REQUIRED WORK: Give again the line that contains "Given this setup, evaluate" and every line after it to the end of the records. Keep them exactly as they are and add nothing.

>>>>

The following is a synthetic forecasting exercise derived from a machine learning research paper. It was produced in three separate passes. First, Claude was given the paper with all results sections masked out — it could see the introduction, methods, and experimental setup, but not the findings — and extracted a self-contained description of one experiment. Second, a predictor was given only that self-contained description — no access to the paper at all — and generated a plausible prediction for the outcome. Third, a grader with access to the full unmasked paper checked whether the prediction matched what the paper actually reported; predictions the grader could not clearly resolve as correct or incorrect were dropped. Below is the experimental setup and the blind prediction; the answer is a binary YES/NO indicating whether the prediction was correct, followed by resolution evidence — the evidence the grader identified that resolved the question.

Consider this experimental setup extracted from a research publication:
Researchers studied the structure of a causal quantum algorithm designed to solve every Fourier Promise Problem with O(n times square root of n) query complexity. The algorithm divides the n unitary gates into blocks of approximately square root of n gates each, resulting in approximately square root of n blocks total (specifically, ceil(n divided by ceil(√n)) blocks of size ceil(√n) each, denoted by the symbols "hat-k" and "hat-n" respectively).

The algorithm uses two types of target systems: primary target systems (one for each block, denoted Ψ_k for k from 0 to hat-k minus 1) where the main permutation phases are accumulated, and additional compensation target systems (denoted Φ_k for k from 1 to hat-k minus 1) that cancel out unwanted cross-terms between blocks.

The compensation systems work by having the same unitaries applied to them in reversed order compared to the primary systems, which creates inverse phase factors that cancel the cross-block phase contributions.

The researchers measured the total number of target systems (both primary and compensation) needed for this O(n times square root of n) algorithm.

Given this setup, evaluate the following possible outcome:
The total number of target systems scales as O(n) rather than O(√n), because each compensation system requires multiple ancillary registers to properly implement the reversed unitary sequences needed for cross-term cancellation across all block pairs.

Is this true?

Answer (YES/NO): NO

<<<<

RESPONSE FOR THIS EXERCISE:
Given this setup, evaluate the following possible outcome:
The total number of target systems scales as O(n) rather than O(√n), because each compensation system requires multiple ancillary registers to properly implement the reversed unitary sequences needed for cross-term cancellation across all block pairs.

Is this true?

Answer (YES/NO): NO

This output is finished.